As head of global marketing in BCG’s marketing and sales practice area, Carrie Perzanowski is just one of the many people in charge of developing and publishing content on BCG Perspectives. We spoke with her recently about the firm’s explorations with new content types, what makes content “successful,” and how print products fit into today’s content marketing world.
Although the Perspectives website is less than a year old, BCG has been in print publishing since the ’60s. Periodically, we would publish and send out “perspectives” as short articles to our senior clients. We would also publish one-off articles that were pushed to clients through local marketing organizations. By bringing Perspectives online, we shifted our aim to pull in our audience, rather than push our content out to them.
We are creating content across a variety of mediums—from quick video interviews, short-form articles, commentaries, podcasts, and interactive slideshows all the way up to the longer reports our company is known for.
In the past, we were much more the company behind the scenes. We were not deliberately marketing our company publicly. Perspectives changes that by putting us out there to a broader audience.
What does it mean to be successful when it comes to content? It all depends on the topic and how established we are with it.

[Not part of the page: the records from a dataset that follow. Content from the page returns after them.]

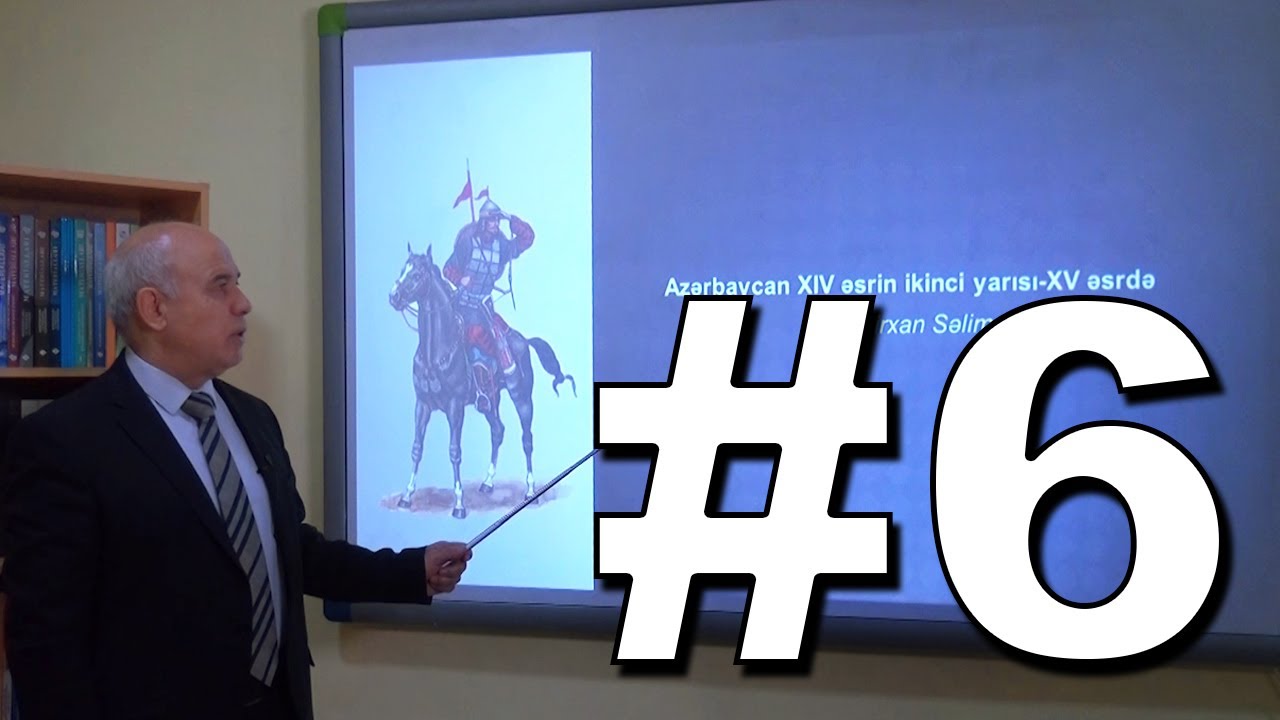 Azərbaycan tarixi Videodərs 6 (Azərbaycan XIV əsrin ikinci yarısı-XV ...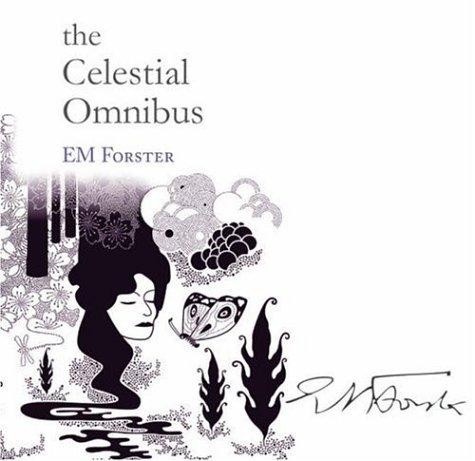 E. M. Forster: The Celestial Omnibus (Signature Collection) (Hardcover, 2005, Snowbooks)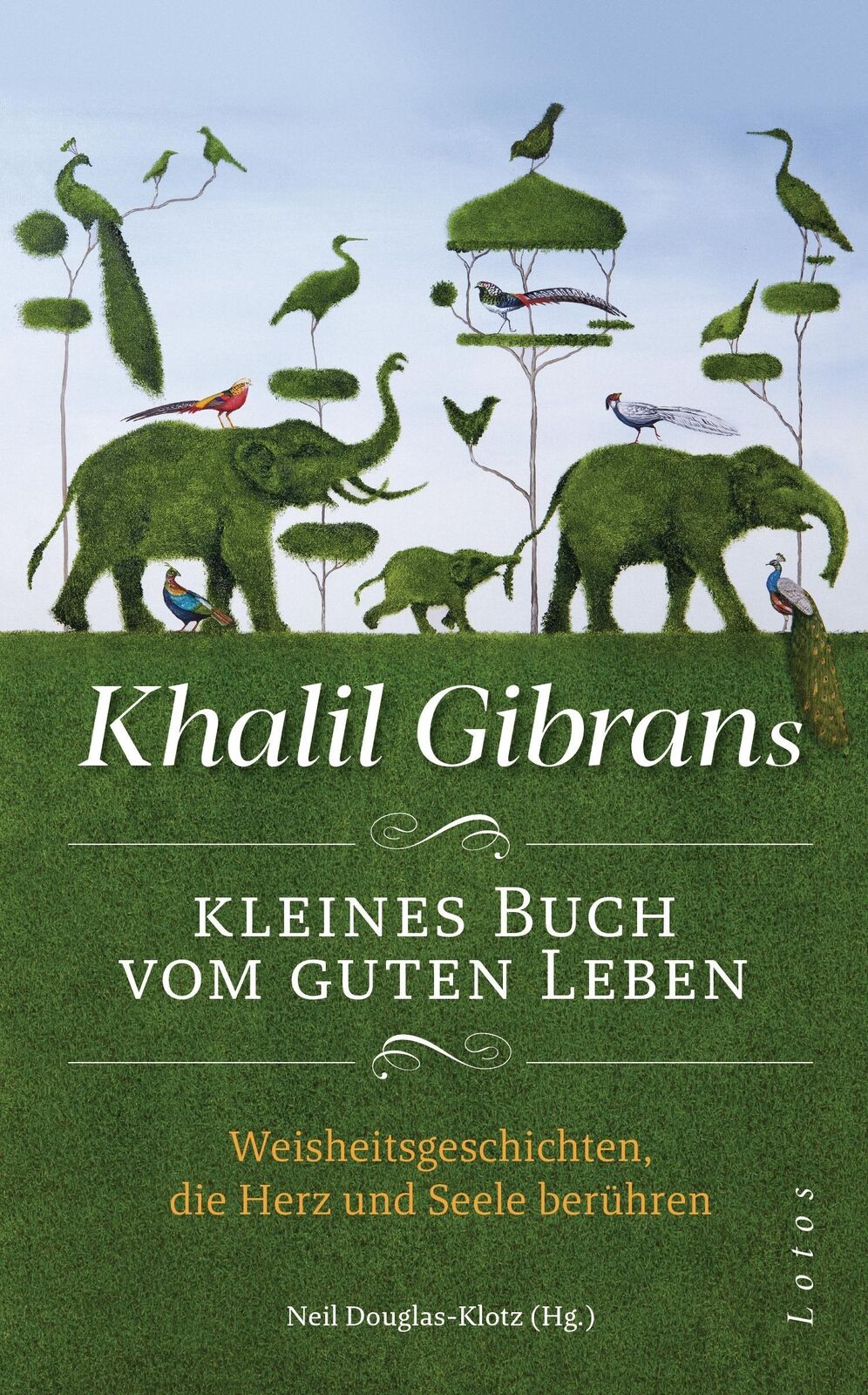 Thumbnail - Khalil Gibrans Kleines Buch Vom Guten Leben, Khalil Gibran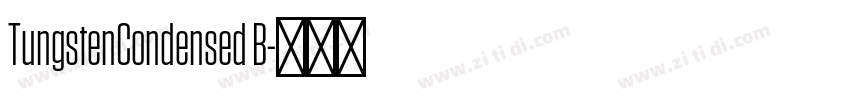 TungstenCondensed B字体转换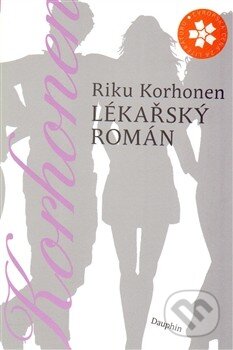 Kniha: Lékařský román (Riku Korhonen). Dauphin, 2014 Kniha: Lékařský román (Riku Korhonen). Dauphin, 2014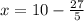 x=10- \frac{27}{5}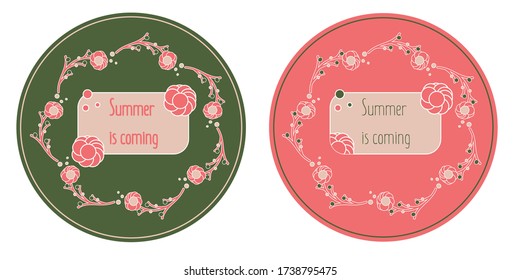 Wreath for summer background. Stickers in green and pink colors. Place for text. Summer is coming. Floral. Flowers. Branches, dots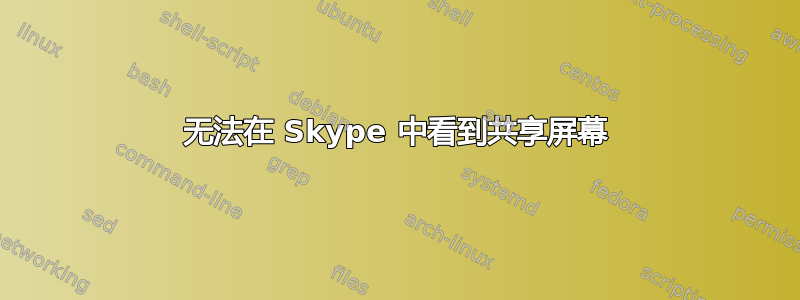 无法在 Skype 中看到共享屏幕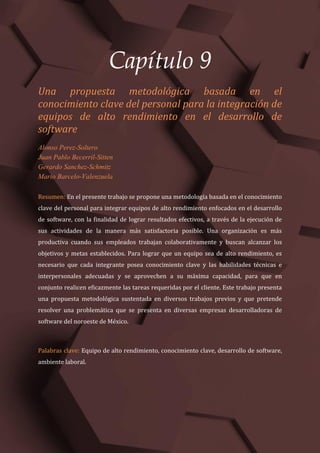Gestão do Conhecimento e Inovação – Volume 9
89
Capítulo 9
Una propuesta metodológica basada en el
conocimiento clave del personal para la integración de
equipos de alto rendimiento en el desarrollo de
software
Alonso Perez-Soltero
Juan Pablo Becerril-Sitten
Gerardo Sanchez-Schmitz
Mario Barcelo-Valenzuela
Resumen: En el presente trabajo se propone una metodología basada en el conocimiento
clave del personal para integrar equipos de alto rendimiento enfocados en el desarrollo
de software, con la finalidad de lograr resultados efectivos, a través de la ejecución de
sus actividades de la manera más satisfactoria posible. Una organización es más
productiva cuando sus empleados trabajan colaborativamente y buscan alcanzar los
objetivos y metas establecidos. Para lograr que un equipo sea de alto rendimiento, es
necesario que cada integrante posea conocimiento clave y las habilidades técnicas e
interpersonales adecuadas y se aprovechen a su máxima capacidad, para que en
conjunto realicen eficazmente las tareas requeridas por el cliente. Este trabajo presenta
una propuesta metodológica sustentada en diversos trabajos previos y que pretende
resolver una problemática que se presenta en diversas empresas desarrolladoras de
software del noroeste de México.
Palabras clave: Equipo de alto rendimiento, conocimiento clave, desarrollo de software,
ambiente laboral.
 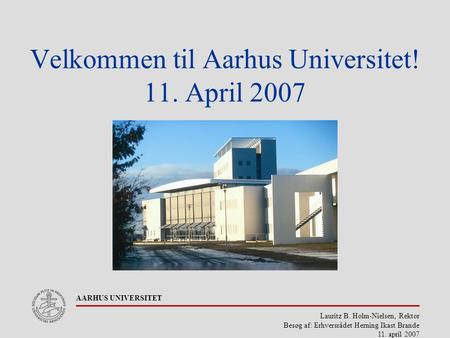 Lauritz B. Holm-Nielsen, Rektor Besøg af: Erhversrådet Herning Ikast Brande 11. april 2007 AARHUS UNIVERSITET Velkommen til Aarhus Universitet! 11. April.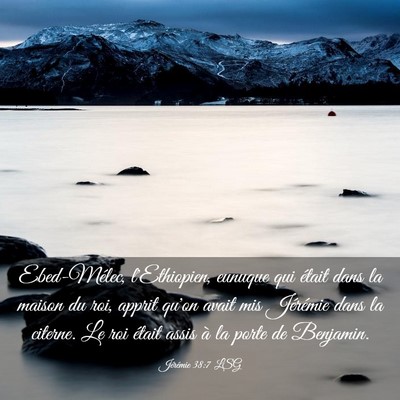 Picture 03 - Jérémie 38:7 LSG - Ebed-Mélec, l'Ethiopien, eunuque qui était dans - Bible Verse Picture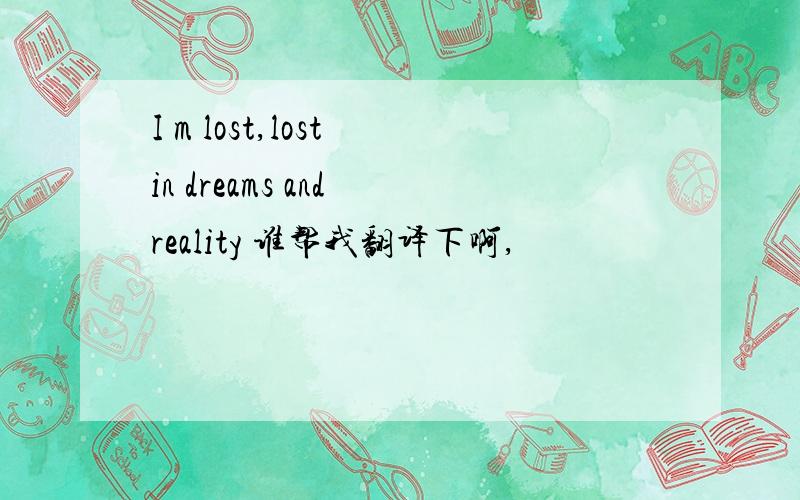 I m lost,lost in dreams and reality 谁帮我翻译下啊,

At the end of the day, are CEOs calling us? Is business coming in? Developing timely, short-form content may get more media buzz than the big reports, but the verdict is still out on the long-term impacts. We track specific bits of information between clients. What content has produced casework and results? In my department, there should be an uptick across everything and discussions leading to consulting work.
Our strategy is geared toward positioning our company as an expert in the fields our current and prospective clients are in. A lion’s share of what we produce is not meant for external consumption. We have a huge amount of content moving around on our internal knowledge platform. Most days, it is less about marketing and more about creating information for our internal library.
For some audiences, receiving a printed publication means they are more likely to acknowledge and read it. Sometimes, having physical copies of a published report on hand can be valuable in building credibility—at conferences, major presentations, initial client meetings, and so on.